01/11/2012
Illegal aliens who come to rip off Americans have a natural interest in ID theft because it benefits them so directly. Good fake papers are the keys to the kingdom of jobs, mortgages, banking and outright theft using credit cards.
On Monday, Korean Sang-Hyun Park pleaded guilty in a New Jersey courtroom to being the ringleader of a so-called crime superstore. Park was arrested with 53 other Koreans for the scheme last fall — like many foreigners, he kept the jobs created within the tribe. The crime organization is credited with stealing $4 million via fraud from credit card companies, banks and lenders.
Alleged leader of massive Bergen County identify theft, fraud ring pleads guilty, Newark Star-Ledger, January 10, 2012
NEWARK — The alleged leader of a massive identity theft and financial-fraud ring run by Korean immigrants living in Bergen County sat impassively at the defense table Monday, as he listened to the judge’s words through a quick-talking court interpreter.
Sang-Hyun Park, 45, could manage only a barely audible “yes” as he answered the judge’s numerous, detailed questions Monday, before he pleading guilty in Newark federal court to running a complex identity theft scheme between 2007 and September 2010 that costs numerous banks millions of dollars.
Clad in a dark-green prison jumpsuit, Park is likely be deported to South Korea after serving what is expected to be a decade or more in prison.

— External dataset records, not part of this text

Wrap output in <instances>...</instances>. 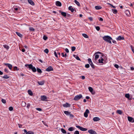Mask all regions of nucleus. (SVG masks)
<instances>
[{
    "label": "nucleus",
    "instance_id": "f257e3e1",
    "mask_svg": "<svg viewBox=\"0 0 134 134\" xmlns=\"http://www.w3.org/2000/svg\"><path fill=\"white\" fill-rule=\"evenodd\" d=\"M103 39L106 42L111 43V40H112V38L109 36H105L103 37Z\"/></svg>",
    "mask_w": 134,
    "mask_h": 134
},
{
    "label": "nucleus",
    "instance_id": "f03ea898",
    "mask_svg": "<svg viewBox=\"0 0 134 134\" xmlns=\"http://www.w3.org/2000/svg\"><path fill=\"white\" fill-rule=\"evenodd\" d=\"M25 66L26 67H27L28 66L29 68L30 69H31L34 72H35L36 71V69L31 64H26L25 65Z\"/></svg>",
    "mask_w": 134,
    "mask_h": 134
},
{
    "label": "nucleus",
    "instance_id": "7ed1b4c3",
    "mask_svg": "<svg viewBox=\"0 0 134 134\" xmlns=\"http://www.w3.org/2000/svg\"><path fill=\"white\" fill-rule=\"evenodd\" d=\"M82 95L81 94H80L75 96L74 98V100L76 101L77 100L82 98Z\"/></svg>",
    "mask_w": 134,
    "mask_h": 134
},
{
    "label": "nucleus",
    "instance_id": "20e7f679",
    "mask_svg": "<svg viewBox=\"0 0 134 134\" xmlns=\"http://www.w3.org/2000/svg\"><path fill=\"white\" fill-rule=\"evenodd\" d=\"M76 127L77 128H79L80 130L82 131H85L87 130V129L83 128L79 125L76 126Z\"/></svg>",
    "mask_w": 134,
    "mask_h": 134
},
{
    "label": "nucleus",
    "instance_id": "39448f33",
    "mask_svg": "<svg viewBox=\"0 0 134 134\" xmlns=\"http://www.w3.org/2000/svg\"><path fill=\"white\" fill-rule=\"evenodd\" d=\"M47 98L46 96H41V100L42 101H45L47 100Z\"/></svg>",
    "mask_w": 134,
    "mask_h": 134
},
{
    "label": "nucleus",
    "instance_id": "423d86ee",
    "mask_svg": "<svg viewBox=\"0 0 134 134\" xmlns=\"http://www.w3.org/2000/svg\"><path fill=\"white\" fill-rule=\"evenodd\" d=\"M89 112V110L88 109H86L84 114V116L85 117L87 118L88 117V113Z\"/></svg>",
    "mask_w": 134,
    "mask_h": 134
},
{
    "label": "nucleus",
    "instance_id": "0eeeda50",
    "mask_svg": "<svg viewBox=\"0 0 134 134\" xmlns=\"http://www.w3.org/2000/svg\"><path fill=\"white\" fill-rule=\"evenodd\" d=\"M89 112V110L88 109H86L84 114V116L85 117L87 118L88 117V113Z\"/></svg>",
    "mask_w": 134,
    "mask_h": 134
},
{
    "label": "nucleus",
    "instance_id": "6e6552de",
    "mask_svg": "<svg viewBox=\"0 0 134 134\" xmlns=\"http://www.w3.org/2000/svg\"><path fill=\"white\" fill-rule=\"evenodd\" d=\"M88 132L91 134H97V133L95 131L92 129L88 130Z\"/></svg>",
    "mask_w": 134,
    "mask_h": 134
},
{
    "label": "nucleus",
    "instance_id": "1a4fd4ad",
    "mask_svg": "<svg viewBox=\"0 0 134 134\" xmlns=\"http://www.w3.org/2000/svg\"><path fill=\"white\" fill-rule=\"evenodd\" d=\"M128 121L131 122H134V120L133 118L128 116Z\"/></svg>",
    "mask_w": 134,
    "mask_h": 134
},
{
    "label": "nucleus",
    "instance_id": "9d476101",
    "mask_svg": "<svg viewBox=\"0 0 134 134\" xmlns=\"http://www.w3.org/2000/svg\"><path fill=\"white\" fill-rule=\"evenodd\" d=\"M53 70V69L51 66L48 67L46 69V71H50Z\"/></svg>",
    "mask_w": 134,
    "mask_h": 134
},
{
    "label": "nucleus",
    "instance_id": "9b49d317",
    "mask_svg": "<svg viewBox=\"0 0 134 134\" xmlns=\"http://www.w3.org/2000/svg\"><path fill=\"white\" fill-rule=\"evenodd\" d=\"M56 5L57 6L60 7L62 5L61 3L59 1H57L55 2Z\"/></svg>",
    "mask_w": 134,
    "mask_h": 134
},
{
    "label": "nucleus",
    "instance_id": "f8f14e48",
    "mask_svg": "<svg viewBox=\"0 0 134 134\" xmlns=\"http://www.w3.org/2000/svg\"><path fill=\"white\" fill-rule=\"evenodd\" d=\"M101 53L100 52H97L95 54H96L95 56V60H96L99 58V55L98 54H96L97 53Z\"/></svg>",
    "mask_w": 134,
    "mask_h": 134
},
{
    "label": "nucleus",
    "instance_id": "ddd939ff",
    "mask_svg": "<svg viewBox=\"0 0 134 134\" xmlns=\"http://www.w3.org/2000/svg\"><path fill=\"white\" fill-rule=\"evenodd\" d=\"M124 39L123 37L119 36L116 38V40H123Z\"/></svg>",
    "mask_w": 134,
    "mask_h": 134
},
{
    "label": "nucleus",
    "instance_id": "4468645a",
    "mask_svg": "<svg viewBox=\"0 0 134 134\" xmlns=\"http://www.w3.org/2000/svg\"><path fill=\"white\" fill-rule=\"evenodd\" d=\"M125 13L126 15L128 16H130L131 15L130 12L129 10H126L125 12Z\"/></svg>",
    "mask_w": 134,
    "mask_h": 134
},
{
    "label": "nucleus",
    "instance_id": "2eb2a0df",
    "mask_svg": "<svg viewBox=\"0 0 134 134\" xmlns=\"http://www.w3.org/2000/svg\"><path fill=\"white\" fill-rule=\"evenodd\" d=\"M100 118L98 117H95L93 118V120L94 121H96L99 120Z\"/></svg>",
    "mask_w": 134,
    "mask_h": 134
},
{
    "label": "nucleus",
    "instance_id": "dca6fc26",
    "mask_svg": "<svg viewBox=\"0 0 134 134\" xmlns=\"http://www.w3.org/2000/svg\"><path fill=\"white\" fill-rule=\"evenodd\" d=\"M28 2L32 5H34L35 4L34 2L31 0H28Z\"/></svg>",
    "mask_w": 134,
    "mask_h": 134
},
{
    "label": "nucleus",
    "instance_id": "f3484780",
    "mask_svg": "<svg viewBox=\"0 0 134 134\" xmlns=\"http://www.w3.org/2000/svg\"><path fill=\"white\" fill-rule=\"evenodd\" d=\"M63 106L65 107H69L70 105L68 103H66L65 104H63Z\"/></svg>",
    "mask_w": 134,
    "mask_h": 134
},
{
    "label": "nucleus",
    "instance_id": "a211bd4d",
    "mask_svg": "<svg viewBox=\"0 0 134 134\" xmlns=\"http://www.w3.org/2000/svg\"><path fill=\"white\" fill-rule=\"evenodd\" d=\"M5 64L6 65H7L10 69H11L12 66L11 64L8 63H5Z\"/></svg>",
    "mask_w": 134,
    "mask_h": 134
},
{
    "label": "nucleus",
    "instance_id": "6ab92c4d",
    "mask_svg": "<svg viewBox=\"0 0 134 134\" xmlns=\"http://www.w3.org/2000/svg\"><path fill=\"white\" fill-rule=\"evenodd\" d=\"M38 83L40 85H42L44 84V81H38Z\"/></svg>",
    "mask_w": 134,
    "mask_h": 134
},
{
    "label": "nucleus",
    "instance_id": "aec40b11",
    "mask_svg": "<svg viewBox=\"0 0 134 134\" xmlns=\"http://www.w3.org/2000/svg\"><path fill=\"white\" fill-rule=\"evenodd\" d=\"M95 8L96 10H99L101 9L102 8V7L100 6L97 5L95 6Z\"/></svg>",
    "mask_w": 134,
    "mask_h": 134
},
{
    "label": "nucleus",
    "instance_id": "412c9836",
    "mask_svg": "<svg viewBox=\"0 0 134 134\" xmlns=\"http://www.w3.org/2000/svg\"><path fill=\"white\" fill-rule=\"evenodd\" d=\"M59 12L61 13L62 15L64 16H66V13L64 12H62L60 11H59Z\"/></svg>",
    "mask_w": 134,
    "mask_h": 134
},
{
    "label": "nucleus",
    "instance_id": "4be33fe9",
    "mask_svg": "<svg viewBox=\"0 0 134 134\" xmlns=\"http://www.w3.org/2000/svg\"><path fill=\"white\" fill-rule=\"evenodd\" d=\"M72 6H70L68 8L70 10L71 12H73L74 10V9L73 8H72Z\"/></svg>",
    "mask_w": 134,
    "mask_h": 134
},
{
    "label": "nucleus",
    "instance_id": "5701e85b",
    "mask_svg": "<svg viewBox=\"0 0 134 134\" xmlns=\"http://www.w3.org/2000/svg\"><path fill=\"white\" fill-rule=\"evenodd\" d=\"M28 94L30 96H32L33 95V93L32 91L30 90H29L28 91Z\"/></svg>",
    "mask_w": 134,
    "mask_h": 134
},
{
    "label": "nucleus",
    "instance_id": "b1692460",
    "mask_svg": "<svg viewBox=\"0 0 134 134\" xmlns=\"http://www.w3.org/2000/svg\"><path fill=\"white\" fill-rule=\"evenodd\" d=\"M3 46L5 48H6L7 50L9 48V46L6 44H4L3 45Z\"/></svg>",
    "mask_w": 134,
    "mask_h": 134
},
{
    "label": "nucleus",
    "instance_id": "393cba45",
    "mask_svg": "<svg viewBox=\"0 0 134 134\" xmlns=\"http://www.w3.org/2000/svg\"><path fill=\"white\" fill-rule=\"evenodd\" d=\"M64 112V113L67 115H69L70 113H71L70 112L67 111H65Z\"/></svg>",
    "mask_w": 134,
    "mask_h": 134
},
{
    "label": "nucleus",
    "instance_id": "a878e982",
    "mask_svg": "<svg viewBox=\"0 0 134 134\" xmlns=\"http://www.w3.org/2000/svg\"><path fill=\"white\" fill-rule=\"evenodd\" d=\"M82 35L83 37H84L85 38H87L88 37V35L85 34H82Z\"/></svg>",
    "mask_w": 134,
    "mask_h": 134
},
{
    "label": "nucleus",
    "instance_id": "bb28decb",
    "mask_svg": "<svg viewBox=\"0 0 134 134\" xmlns=\"http://www.w3.org/2000/svg\"><path fill=\"white\" fill-rule=\"evenodd\" d=\"M61 130L62 132L63 133H66V131L63 129H61Z\"/></svg>",
    "mask_w": 134,
    "mask_h": 134
},
{
    "label": "nucleus",
    "instance_id": "cd10ccee",
    "mask_svg": "<svg viewBox=\"0 0 134 134\" xmlns=\"http://www.w3.org/2000/svg\"><path fill=\"white\" fill-rule=\"evenodd\" d=\"M74 2L78 6H80V5L79 3L76 0H75Z\"/></svg>",
    "mask_w": 134,
    "mask_h": 134
},
{
    "label": "nucleus",
    "instance_id": "c85d7f7f",
    "mask_svg": "<svg viewBox=\"0 0 134 134\" xmlns=\"http://www.w3.org/2000/svg\"><path fill=\"white\" fill-rule=\"evenodd\" d=\"M17 35H18L21 38H22V37H23V35L22 34H21L19 32H17Z\"/></svg>",
    "mask_w": 134,
    "mask_h": 134
},
{
    "label": "nucleus",
    "instance_id": "c756f323",
    "mask_svg": "<svg viewBox=\"0 0 134 134\" xmlns=\"http://www.w3.org/2000/svg\"><path fill=\"white\" fill-rule=\"evenodd\" d=\"M68 130L70 131H72L74 130V128L72 127H70L69 128Z\"/></svg>",
    "mask_w": 134,
    "mask_h": 134
},
{
    "label": "nucleus",
    "instance_id": "7c9ffc66",
    "mask_svg": "<svg viewBox=\"0 0 134 134\" xmlns=\"http://www.w3.org/2000/svg\"><path fill=\"white\" fill-rule=\"evenodd\" d=\"M103 59L102 58L101 59H99L98 60L99 62V63H103Z\"/></svg>",
    "mask_w": 134,
    "mask_h": 134
},
{
    "label": "nucleus",
    "instance_id": "2f4dec72",
    "mask_svg": "<svg viewBox=\"0 0 134 134\" xmlns=\"http://www.w3.org/2000/svg\"><path fill=\"white\" fill-rule=\"evenodd\" d=\"M112 11L113 13L114 14L116 13L117 12V10L115 9H112Z\"/></svg>",
    "mask_w": 134,
    "mask_h": 134
},
{
    "label": "nucleus",
    "instance_id": "473e14b6",
    "mask_svg": "<svg viewBox=\"0 0 134 134\" xmlns=\"http://www.w3.org/2000/svg\"><path fill=\"white\" fill-rule=\"evenodd\" d=\"M90 65H91V67L93 68H95V66L93 64L92 62L90 64Z\"/></svg>",
    "mask_w": 134,
    "mask_h": 134
},
{
    "label": "nucleus",
    "instance_id": "72a5a7b5",
    "mask_svg": "<svg viewBox=\"0 0 134 134\" xmlns=\"http://www.w3.org/2000/svg\"><path fill=\"white\" fill-rule=\"evenodd\" d=\"M37 71L38 72L40 73H41L42 72L41 69L38 68H37Z\"/></svg>",
    "mask_w": 134,
    "mask_h": 134
},
{
    "label": "nucleus",
    "instance_id": "f704fd0d",
    "mask_svg": "<svg viewBox=\"0 0 134 134\" xmlns=\"http://www.w3.org/2000/svg\"><path fill=\"white\" fill-rule=\"evenodd\" d=\"M26 103L24 102H22V105L23 107H25L26 106Z\"/></svg>",
    "mask_w": 134,
    "mask_h": 134
},
{
    "label": "nucleus",
    "instance_id": "c9c22d12",
    "mask_svg": "<svg viewBox=\"0 0 134 134\" xmlns=\"http://www.w3.org/2000/svg\"><path fill=\"white\" fill-rule=\"evenodd\" d=\"M62 55L63 57H66L67 55L66 53H65V54H64V53H62Z\"/></svg>",
    "mask_w": 134,
    "mask_h": 134
},
{
    "label": "nucleus",
    "instance_id": "e433bc0d",
    "mask_svg": "<svg viewBox=\"0 0 134 134\" xmlns=\"http://www.w3.org/2000/svg\"><path fill=\"white\" fill-rule=\"evenodd\" d=\"M26 134H34V132L32 131H29Z\"/></svg>",
    "mask_w": 134,
    "mask_h": 134
},
{
    "label": "nucleus",
    "instance_id": "4c0bfd02",
    "mask_svg": "<svg viewBox=\"0 0 134 134\" xmlns=\"http://www.w3.org/2000/svg\"><path fill=\"white\" fill-rule=\"evenodd\" d=\"M89 91L91 92H92L93 91V89L91 87H89L88 88Z\"/></svg>",
    "mask_w": 134,
    "mask_h": 134
},
{
    "label": "nucleus",
    "instance_id": "58836bf2",
    "mask_svg": "<svg viewBox=\"0 0 134 134\" xmlns=\"http://www.w3.org/2000/svg\"><path fill=\"white\" fill-rule=\"evenodd\" d=\"M45 53L47 54H48L49 52L48 50L47 49H46L44 51Z\"/></svg>",
    "mask_w": 134,
    "mask_h": 134
},
{
    "label": "nucleus",
    "instance_id": "ea45409f",
    "mask_svg": "<svg viewBox=\"0 0 134 134\" xmlns=\"http://www.w3.org/2000/svg\"><path fill=\"white\" fill-rule=\"evenodd\" d=\"M125 97L127 98H129L130 97V95L129 94H126L125 95Z\"/></svg>",
    "mask_w": 134,
    "mask_h": 134
},
{
    "label": "nucleus",
    "instance_id": "a19ab883",
    "mask_svg": "<svg viewBox=\"0 0 134 134\" xmlns=\"http://www.w3.org/2000/svg\"><path fill=\"white\" fill-rule=\"evenodd\" d=\"M117 113L120 114H121L122 113V112L121 110H117Z\"/></svg>",
    "mask_w": 134,
    "mask_h": 134
},
{
    "label": "nucleus",
    "instance_id": "79ce46f5",
    "mask_svg": "<svg viewBox=\"0 0 134 134\" xmlns=\"http://www.w3.org/2000/svg\"><path fill=\"white\" fill-rule=\"evenodd\" d=\"M3 78L4 79H8L9 78V77L7 75H6L4 76H3Z\"/></svg>",
    "mask_w": 134,
    "mask_h": 134
},
{
    "label": "nucleus",
    "instance_id": "37998d69",
    "mask_svg": "<svg viewBox=\"0 0 134 134\" xmlns=\"http://www.w3.org/2000/svg\"><path fill=\"white\" fill-rule=\"evenodd\" d=\"M29 29L30 30L32 31H34L35 30L33 28L31 27H29Z\"/></svg>",
    "mask_w": 134,
    "mask_h": 134
},
{
    "label": "nucleus",
    "instance_id": "c03bdc74",
    "mask_svg": "<svg viewBox=\"0 0 134 134\" xmlns=\"http://www.w3.org/2000/svg\"><path fill=\"white\" fill-rule=\"evenodd\" d=\"M76 48L75 47H71V50L72 51H75Z\"/></svg>",
    "mask_w": 134,
    "mask_h": 134
},
{
    "label": "nucleus",
    "instance_id": "a18cd8bd",
    "mask_svg": "<svg viewBox=\"0 0 134 134\" xmlns=\"http://www.w3.org/2000/svg\"><path fill=\"white\" fill-rule=\"evenodd\" d=\"M85 67L86 68H88L90 67V65L88 64H86L85 65Z\"/></svg>",
    "mask_w": 134,
    "mask_h": 134
},
{
    "label": "nucleus",
    "instance_id": "49530a36",
    "mask_svg": "<svg viewBox=\"0 0 134 134\" xmlns=\"http://www.w3.org/2000/svg\"><path fill=\"white\" fill-rule=\"evenodd\" d=\"M88 63H89V64H90L92 62L91 59L88 58Z\"/></svg>",
    "mask_w": 134,
    "mask_h": 134
},
{
    "label": "nucleus",
    "instance_id": "de8ad7c7",
    "mask_svg": "<svg viewBox=\"0 0 134 134\" xmlns=\"http://www.w3.org/2000/svg\"><path fill=\"white\" fill-rule=\"evenodd\" d=\"M75 58L77 60H80V59L78 56H76V57H75Z\"/></svg>",
    "mask_w": 134,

He was perhaps the biggest player among the 54 people rounded-up in a massive federal sweep in 2010, authorities said.
“Today, ‘Jimmy’ Park admitted he ran an organization which obtained Social Security numbers through fraud, manufactured fake IDs, ripped off banks and retailers and laundered a portion of millions in profits overseas,” U.S. Attorney Paul J. Fishman said Monday.
In all, authorities said, Park defrauded various credit card companies, banks and lenders out of about $4 million. He and his co-conspirators also claimed more than $182,000 in tax refunds from the Internal Revenue Service through the filing of false and fictitious tax returns and accompanying documents, they said.
Using storefronts in Bergen County, along with placing ads in local Korean-language newspapers, Park and other defendants first hijacked the identities of Chinese immigrants who had worked at warehouses and factories in South Pacific U.S. territories, such as Guam and Saipan, authorities said.
Then, in an multi-step scheme that federal investigators in 2010 said was nearly unprecedented in its breadth and ingenuity, the group used the phantom identities to help customers get fake driver’s licenses from states like Illinois and California that Park and other conspirators considered to be easier to fool.
Armed with the phony credentials, the group then helped customers inflate credit scores by adding the Chinese names to accounts held by members of his enterprise who had credit scores topping 700. After several months of sharing an account with near-flawless credit, the scores of Park’s customers soared, too, making them ready to hit banks, authorities said.
In some cases, they applied for credit cards, using them to buy jewelry, Ferragamo shoes and 15-year-old Johnnie Walker whiskey, authorities have said. Or, they swiped the cards through machines at shell companies or their own businesses, duping the banks into sending them the money directly.
When time came to pay their credit cards bills, the suspects mailed a check from an empty account to pay their balance, authorities have said. In many cases, the bank credited the account the moment the check arrived. Before it bounced, the suspects went on a second spending spree.
Authorities also explained Monday that Park had relied on several collusive merchants who possessed credit card processing, or swipe, machines. For a fee, these merchants charged the fraudulently obtained credit cards, although no transaction took place, giving the amount of money charged back to Park and others.
Park pleaded guilty before U.S. District Magistrate Judge Patty Swartz to five counts in all: conspiracy to unlawfully produce identification documents and false identification documents; conspiracy to commit wire fraud affecting financial institutions and bank fraud; aggravated identity theft; money laundering; and conspiracy to defraud the Internal Revenue Service.
When sentenced on April 23, Park faces a maximum sentence of 70 years and more than $2 million in fines.He is also subject to having to make restitution.
Park’s attorney said after the hearing that his client “does feel a lot of shame and remorse.” He added that he’d come to the U.S, in 1999 to start a legitimate import business of clothing threads from Central America, but it failed. Park, he said, had borrowed some $100,000 from his mother in Korea for the business, and after it failed, he was prompted to commit the crimes.